Arrange the entries below as a JSON list of strings, with one string for each line and no strings for blank lines.

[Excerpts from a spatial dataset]
%%

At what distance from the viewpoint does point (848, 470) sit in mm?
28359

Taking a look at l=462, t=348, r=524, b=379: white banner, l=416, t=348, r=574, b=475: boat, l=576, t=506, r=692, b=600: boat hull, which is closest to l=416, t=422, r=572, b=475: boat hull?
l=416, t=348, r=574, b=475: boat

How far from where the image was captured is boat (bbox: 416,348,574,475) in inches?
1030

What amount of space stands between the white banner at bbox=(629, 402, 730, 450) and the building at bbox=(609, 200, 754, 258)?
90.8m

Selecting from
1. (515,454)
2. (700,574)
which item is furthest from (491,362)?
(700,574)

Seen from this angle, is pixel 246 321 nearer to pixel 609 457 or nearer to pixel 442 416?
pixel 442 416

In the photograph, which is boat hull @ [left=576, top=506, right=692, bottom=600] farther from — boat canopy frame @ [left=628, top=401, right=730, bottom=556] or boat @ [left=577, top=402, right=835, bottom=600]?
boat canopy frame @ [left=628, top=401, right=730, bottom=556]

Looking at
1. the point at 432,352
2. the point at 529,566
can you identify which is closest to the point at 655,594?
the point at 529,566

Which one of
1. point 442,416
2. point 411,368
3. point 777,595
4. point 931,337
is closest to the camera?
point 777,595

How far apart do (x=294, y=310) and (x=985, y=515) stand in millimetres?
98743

%%

* **Task response**
[
  "At what distance from the viewpoint does point (848, 470) sit in mm?",
  "28359",
  "Taking a look at l=462, t=348, r=524, b=379: white banner, l=416, t=348, r=574, b=475: boat, l=576, t=506, r=692, b=600: boat hull, which is closest to l=416, t=422, r=572, b=475: boat hull?",
  "l=416, t=348, r=574, b=475: boat",
  "How far from where the image was captured is boat (bbox: 416,348,574,475) in inches?",
  "1030",
  "What amount of space stands between the white banner at bbox=(629, 402, 730, 450) and the building at bbox=(609, 200, 754, 258)?",
  "90.8m",
  "Selecting from",
  "1. (515,454)",
  "2. (700,574)",
  "which item is furthest from (491,362)?",
  "(700,574)",
  "Seen from this angle, is pixel 246 321 nearer to pixel 609 457 or nearer to pixel 442 416?",
  "pixel 442 416",
  "In the photograph, which is boat hull @ [left=576, top=506, right=692, bottom=600] farther from — boat canopy frame @ [left=628, top=401, right=730, bottom=556] or boat @ [left=577, top=402, right=835, bottom=600]?",
  "boat canopy frame @ [left=628, top=401, right=730, bottom=556]",
  "Looking at",
  "1. the point at 432,352",
  "2. the point at 529,566",
  "can you identify which is closest to the point at 655,594?",
  "the point at 529,566",
  "Which one of",
  "1. point 442,416",
  "2. point 411,368",
  "3. point 777,595",
  "4. point 931,337",
  "is closest to the camera?",
  "point 777,595",
  "How far apart do (x=294, y=310) and (x=985, y=515) stand in millimetres?",
  "98743"
]